Ok sorry, I just wanted to know what there is. I didn't realise there was so many.

Ben


----------



## syeph8 (Feb 23, 2011)

no need to apologize mate, it would be much easier to answer more specific questions is all. and you will less likely be disappointed with the answer


----------



## snakes123 (Feb 23, 2011)

To be honest i don't know, I cant get a snake until about half way through the year so i'm looking for ideas for something arboreal to get at the newcastle expo.

Ben


----------



## syeph8 (Feb 23, 2011)

why arboreal? what dimensions are you looking for with the enclosure for the fully grown animal? i find this is a good place to start as you can start thinking "ok i have x amount of space which would either fit two jungles or 4 spotteds... or an olive" i then decide what else would fit based on size and then narrow it down based on its ease to keep, whether or not id have to upgrade my license, whether i think it looks good etc etc etc"



syeph8 said:


> why arboreal? what dimensions are you looking for with the enclosure for the fully grown animal? i find this is a good place to start as you can start thinking "ok i have x amount of space which would either fit two jungles or 4 spotteds... or an olive" i then decide what else would fit based on size and then narrow it down based on its ease to keep, whether or not id have to upgrade my license, whether i think it looks good etc etc etc"


 
better idea actually... go to the expo and see what you like... i mean REALLY like and then make it happen afterward. you don't have to get something there, just get the info of the bloke selling them and/or put one on order.


----------



## snakes123 (Feb 23, 2011)

I dont know why i want arboreal I think I have just always like things that spend time in the trees. I have heaps of space but don't want something that needs a huge amount of space. I am looking for lizards or monitors.

Thanks
Ben


----------



## syeph8 (Feb 23, 2011)

i assume by "lizards or monitors" you mean dragons and monitors? this excludes skinks and geckoes.
ill tell you want... how about i give you four ideas and you see if you like them?

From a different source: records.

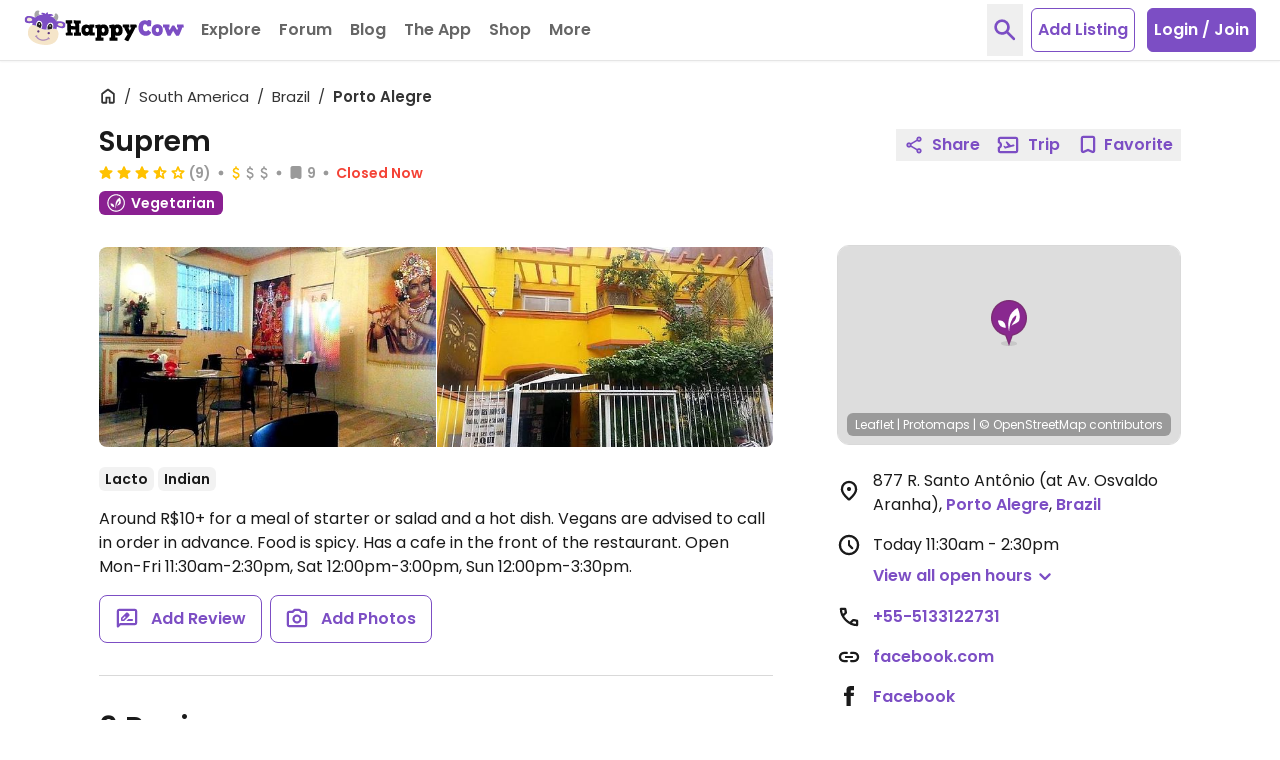

--- FILE ---
content_type: image/svg+xml
request_url: https://www.happycow.net/img/category/category_vegan.svg?1
body_size: 220
content:
<svg width="46" height="46" viewBox="0 0 46 46" xmlns="http://www.w3.org/2000/svg"><title>category_vegan</title><desc>Created with Sketch.</desc><g fill="none"><path d="M2.177 22.926c0-11.626 9.42-21.05 21.041-21.05 11.622 0 21.042 9.424 21.042 21.05 0 11.626-9.42 21.05-21.042 21.05-11.621 0-21.041-9.424-21.041-21.05" fill="#268B42"/><path d="M23.218 3.314c-10.809 0-19.604 8.798-19.604 19.612 0 10.814 8.795 19.612 19.604 19.612 10.81 0 19.605-8.798 19.605-19.612 0-10.814-8.795-19.612-19.605-19.612m0 42.1c-12.395 0-22.479-10.088-22.479-22.487 0-12.4 10.084-22.487 22.479-22.487 12.396 0 22.48 10.087 22.48 22.487 0 12.399-10.084 22.487-22.48 22.487" fill="#FEFEFE"/><path d="M24.421 36.959s-2.857-17.647 11.775-23.206l.133.367c.785 2.255 1.214 4.695 1.185 7.082-.024 1.659-.291 3.33-.938 4.872-.81 1.91-2.619 2.65-4.472 3.338-.539.198-1.093.348-1.639.526-1.02.335-2.068.777-2.606 1.768 0 0 .113-1.675 3.431-4.896 0 0 2.266-1.781 2.687-5.673 0 0-6.811 1.076-9.557 15.822" fill="#FEFEFE"/><path d="M22.555 36.959s2.857-17.647-11.775-23.206l-.134.367c-.784 2.255-1.217 4.695-1.184 7.082.024 1.659.287 3.33.938 4.872.81 1.91 2.618 2.65 4.472 3.338.539.198 1.093.348 1.638.526 1.021.335 2.069.777 2.607 1.768 0 0-.113-1.675-3.432-4.896 0 0-2.266-1.781-2.686-5.673 0 0 6.81 1.076 9.557 15.822" fill="#FEFEFE"/></g></svg>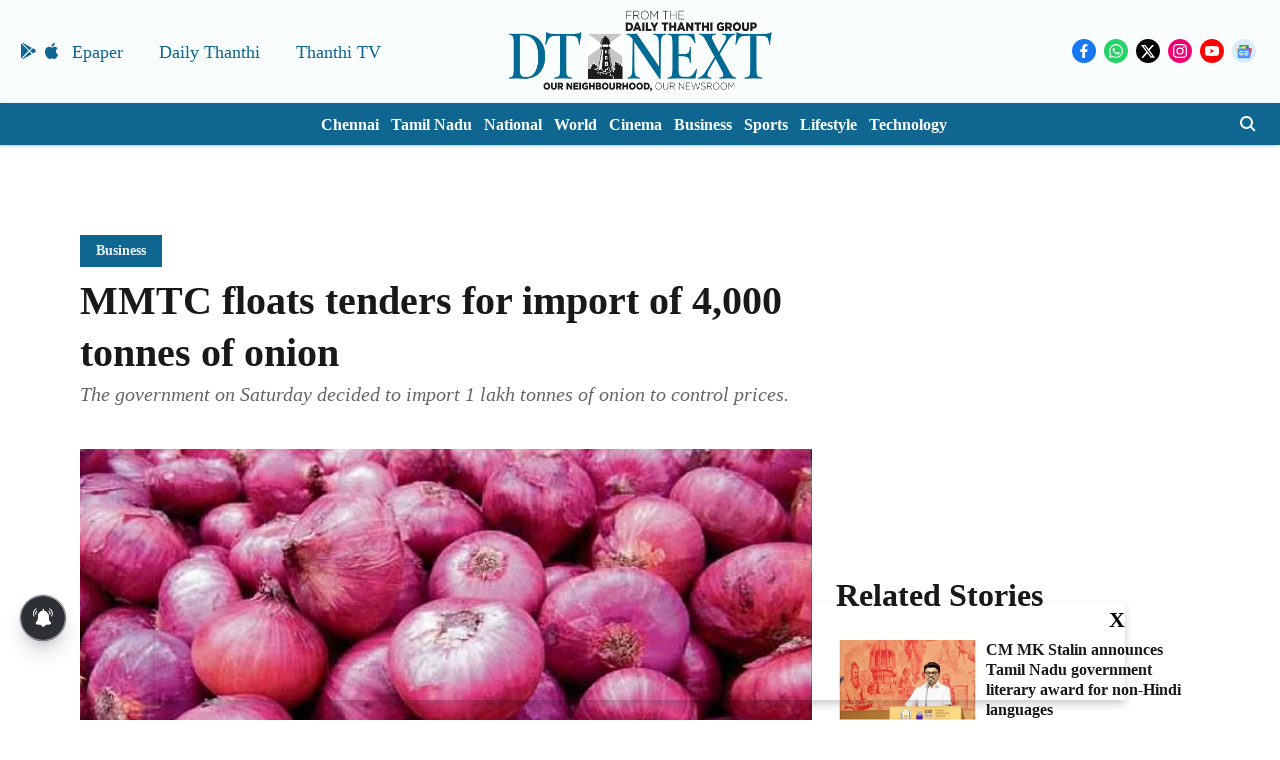

--- FILE ---
content_type: text/html; charset=utf-8
request_url: https://www.google.com/recaptcha/api2/aframe
body_size: 267
content:
<!DOCTYPE HTML><html><head><meta http-equiv="content-type" content="text/html; charset=UTF-8"></head><body><script nonce="31EsmjqMhyN_vGYZk__8pA">/** Anti-fraud and anti-abuse applications only. See google.com/recaptcha */ try{var clients={'sodar':'https://pagead2.googlesyndication.com/pagead/sodar?'};window.addEventListener("message",function(a){try{if(a.source===window.parent){var b=JSON.parse(a.data);var c=clients[b['id']];if(c){var d=document.createElement('img');d.src=c+b['params']+'&rc='+(localStorage.getItem("rc::a")?sessionStorage.getItem("rc::b"):"");window.document.body.appendChild(d);sessionStorage.setItem("rc::e",parseInt(sessionStorage.getItem("rc::e")||0)+1);localStorage.setItem("rc::h",'1768775178801');}}}catch(b){}});window.parent.postMessage("_grecaptcha_ready", "*");}catch(b){}</script></body></html>

--- FILE ---
content_type: application/javascript; charset=utf-8
request_url: https://fundingchoicesmessages.google.com/f/AGSKWxWgV71UQMYjOKt5jjwVIiLrXYMzrytAE62Fe8ARzOj_vyUs9FjWvkW3rkRrdztfd8Gbwe6aKrNsLTMjsWKL3Rtmm5rMn_jDKVSE18RVyL3mej7nUYIBI31VANH5VmjtFZJhwy9CYYNHYyeBrm0HDBBBSH6CB-BpACEYiaoXM61J6glE0Ma6Z_LqyQbD/__800x100./adphoto./showAd300./corner-ad./ad600x250.
body_size: -1292
content:
window['05bf1e35-9ad2-47c6-aee4-890b39d9bda3'] = true;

mangrove monitor (these spend some time up and about apparently, but they also spend a lot of time down in the water having a good ol' swim. for this one you will do well to have a fish tank in your enclosure. one of my favorite monitors)
martens water monitor (mertens are a bit bigger than martens if the martens arent big enough)
angle headed dragon
boyds forest dragon

and one for an arboreal monitor man to drool over but impossible to attain.. emerald tree monitor

i know i picked water monitors, but they do climb also... both of these would do well to have water bottoms or tanks in their enclosure.


----------



## James..94 (Feb 23, 2011)

What license are you on??
Because the ones Syeph8 suggested are on class 2 license except angle heads.


----------



## syeph8 (Feb 23, 2011)

sorry mate, not familiar with NSW DSE schedules


----------



## Snakeluvver2 (Feb 23, 2011)

go buy Keeping and Breeding Australian Lizards

Although what Syeph is right, I would not recommend a Mangrove Monitor or a Merterns Monitor, purely because of the size.

Tristis Orientalis, Tristis Tristis, Gillens, Scarlaris are all climbers and Monitors and are smallish (enough to keep inside)
Boyds and Southern Angle Heads would be good Dragons,
Frill Necks as well

Check out that book and you'll see exactly what type of husbandry levels are required for each species.


----------



## snakes123 (Feb 23, 2011)

I didn't even know you could get emerald tree monelitirs in Aus? I like ridge tail monitors.

Thanks everyone
Ben


----------



## James..94 (Feb 23, 2011)

or you could go small dragons, like Jacky Dragons they climb a lot.


----------



## snakes123 (Feb 23, 2011)

James..94 said:


> or you could go small dragons, like Jacky Dragons they climb a lot.


 
Thanks I'll have a look at them.

Ben


----------